Sunday, August 17, 2008

svn: inconsistent line ending style

Today I was adding grails tutorials into SVN repository. Yes I know it should be in the repository long time ago :). And something that should be simple operation finished with the svn:inconsistent line ending style. For those who didn't still hit this problem, SVN finishes with this error if you have different line ending styles in the same file. And it will refuse to add such files into repository till it is not fixed. As there was more than one file with such problem (few hundreds of them) manual intervention was not an option. But to my surprise (after googling) I was not able to find how to fix it automatically for all the files. So I decided to write a groovy script that will fix it for me.

And without too much waiting groovy script is here:

if (!args) {
println "Usage: <path_to_directory>"
println "And: <existance of extensions.txt comma separated values file with file extensions to convert>"
return
}

Convert c = new Convert()
c.convert(args[0])


class Convert {
Set extensions = new HashSet()

public void convert(String path) {
extensions()

println "extensions to convert: ${extensions}"

File f = new File(path)
convertDir(f)
}

private void convertDir(File f) {
def sum = 0
def filesFound = 0
def filesVisited = 0
f.eachFileRecurse{File file ->
filesVisited = filesVisited + 1
if (shouldConvert(file)) {
filesFound = filesFound + 1
if (filesFound % 100 == 0) {
println "Files checked: ${filesFound}"
}
if (replaceLines(file)) {
sum = sum + 1
if (sum % 10 == 0)
println "Replaced eol in files: " + sum
}
}
}

println "Files converted: ${sum}"
println "Files checked: ${filesFound}"
println "Files visited: ${filesVisited}"
}

private boolean shouldConvert(File f) {
return extensions.contains(extension(f))
}

private String extension(File f) {
int idx = f.getName().lastIndexOf('.')
if (idx != -1) {
String result = f.getName().substring(idx + 1)
return result
} else {
return null
}
}

def replaceLines = {File f ->
String text = f.text

if (text.contains('\r\n') || text.contains('\r')) {
text = text.replaceAll('\r\n', '\n')
text = text.replaceAll('\r', '\n')
f.write(text)
return true
}
return false
}

private void extensions() {
File f = new File("extensions.txt")
String content = f.text
String[] str = content.split(",")
Set extensions = new HashSet(Arrays.asList(str))
extensions.each{
it = it.replaceAll('\r\n','')
this.extensions.add(it)
}
}
}

To be able to use this script you have to install groovy. Then in the same directory where you have your file you need to create extensions.txt file that contains list of file extensions that should be checked. Extensions should be comma separated without spaces in between.

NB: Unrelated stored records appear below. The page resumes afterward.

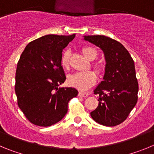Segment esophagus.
Masks as SVG:
<instances>
[{
	"label": "esophagus",
	"mask_w": 154,
	"mask_h": 154,
	"mask_svg": "<svg viewBox=\"0 0 154 154\" xmlns=\"http://www.w3.org/2000/svg\"><path fill=\"white\" fill-rule=\"evenodd\" d=\"M79 96H81V97H87V96H89V93H88V92H79Z\"/></svg>",
	"instance_id": "esophagus-1"
}]
</instances>
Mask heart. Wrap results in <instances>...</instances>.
Masks as SVG:
<instances>
[{"label":"heart","instance_id":"b5f03b06","mask_svg":"<svg viewBox=\"0 0 154 154\" xmlns=\"http://www.w3.org/2000/svg\"><path fill=\"white\" fill-rule=\"evenodd\" d=\"M82 52L86 57L89 60H94L97 57V51L94 48L90 46H85L82 48ZM69 50H65L62 53L61 57V65L62 68L67 69L69 68ZM92 68L98 75H103L106 70V66L102 63H93L92 65ZM96 74L92 72H76L68 77V84L70 86L79 89V90H85L89 89V87L94 85L96 82Z\"/></svg>","mask_w":154,"mask_h":154}]
</instances>
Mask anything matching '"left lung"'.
<instances>
[{"mask_svg": "<svg viewBox=\"0 0 154 154\" xmlns=\"http://www.w3.org/2000/svg\"><path fill=\"white\" fill-rule=\"evenodd\" d=\"M83 38L103 50L106 62L104 80L94 90L99 105L91 112V116L103 126L120 124L130 115L138 99L134 62L126 48L111 38L104 35Z\"/></svg>", "mask_w": 154, "mask_h": 154, "instance_id": "left-lung-1", "label": "left lung"}]
</instances>
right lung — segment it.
Wrapping results in <instances>:
<instances>
[{
    "label": "right lung",
    "instance_id": "right-lung-1",
    "mask_svg": "<svg viewBox=\"0 0 154 154\" xmlns=\"http://www.w3.org/2000/svg\"><path fill=\"white\" fill-rule=\"evenodd\" d=\"M75 35H48L26 46L17 62L15 93L19 108L31 123L50 126L68 112L78 95L74 88H58L66 79L61 65L62 50Z\"/></svg>",
    "mask_w": 154,
    "mask_h": 154
}]
</instances>
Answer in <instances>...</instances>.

Then run the script with groovy convert.groovy <path_to_directory>.

Now what is visible in this simple script is how groovy extensions to the java.io.File help us to work with files and directories. Actually if you go through code you will see that following methods have been used:


  • f.eachFileRecurse - will recursively traverse of files in the directory structure

  • f.text - will return you content of the whole file as String

  • f.write - will write string as a context to the file

Well you can use this script if you have the same problem but you know that script is provided as is and in the case of damage I will not feel responsible any way.

5 comments:

Anonymous said...

Linux/Unix is your friend...

find path to directory -name \*.extension | xargs [dos2unix|unix2dos]

Anonymous said...

Maybe Ant could have helped, too. It has the FixCRLF Task. Doc is here: http://ant.apache.org/manual/CoreTasks/fixcrlf.html

Anonymous said...

If working in Windows, you can use the Windows XP unix2dos command line utility:

C:\>unix2dos -D filename

jan said...

I didn't check but if utility unix2doc as a parameter accepts only file name that this can be a problem if you have to change unknown number of files.

Of course you can always write small script that will call this command on each file in given directory(s).

ZombieBlogger said...

Use Notepad++ and change the Format-->Convert to UNIX format.